◆ **Given passage**:
***
Naïve:

  • It is called Naïve because it assumes that the occurrence of a certain feature is independent of the occurrence of other features.
  • Such as if the fruit is identified on the bases of color, shape, and taste, then red, spherical, and sweet fruit is recognized as an apple.
  • Hence each feature individually contributes to identify that it is an apple without depending on each other.

Bayes:

  • It is called Bayes because it depends on the principle of Bayes’ Theorem.

Bayes’s Theorem:

  • According to Wikipedia, In probability theory and statistics, Bayes’s theorem (alternatively Bayes’s law or Bayes’s rule) describes the probability of an event, based on prior knowledge of conditions that might be related to the event.

  • Mathematically, it can be written as: P( A | B ) = P( B | A ) X P( A )  /  P( B )

  • Where A and B are events and P(B)≠0

    • P(A|B) is a conditional probability: the likelihood of event A occurring given that B is true.
    • P(B|A) is also a conditional probability: the likelihood of event B occurring given that A is true.
    • P(A) and P(B) are the probabilities of observing A and B respectively; they are known as the marginal probability.

Example

Let’s understand it with the help of an example:

The problem statement:

  • You are planning a picnic today, but the morning is cloudy”
***
◆ **Supplied information**:
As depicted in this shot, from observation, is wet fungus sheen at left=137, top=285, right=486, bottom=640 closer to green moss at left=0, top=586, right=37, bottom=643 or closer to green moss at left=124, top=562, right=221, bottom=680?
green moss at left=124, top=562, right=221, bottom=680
***
◆ **Required work**:
#1 In the Naive Bayes passage, condense the part beginning "It is called Naïve because" into two sentences that keep its main facts.
#2 In the Naive Bayes passage, what name is given to P(A) and P(B)?

◆ **Full solutions**:
#1 The method is called Naïve because it assumes each feature occurs independently of the others. For example, a fruit identified by color, shape, and taste is recognized as an apple if it is red, spherical, and sweet, with each feature contributing on its own.

#2 They are known as the marginal probability.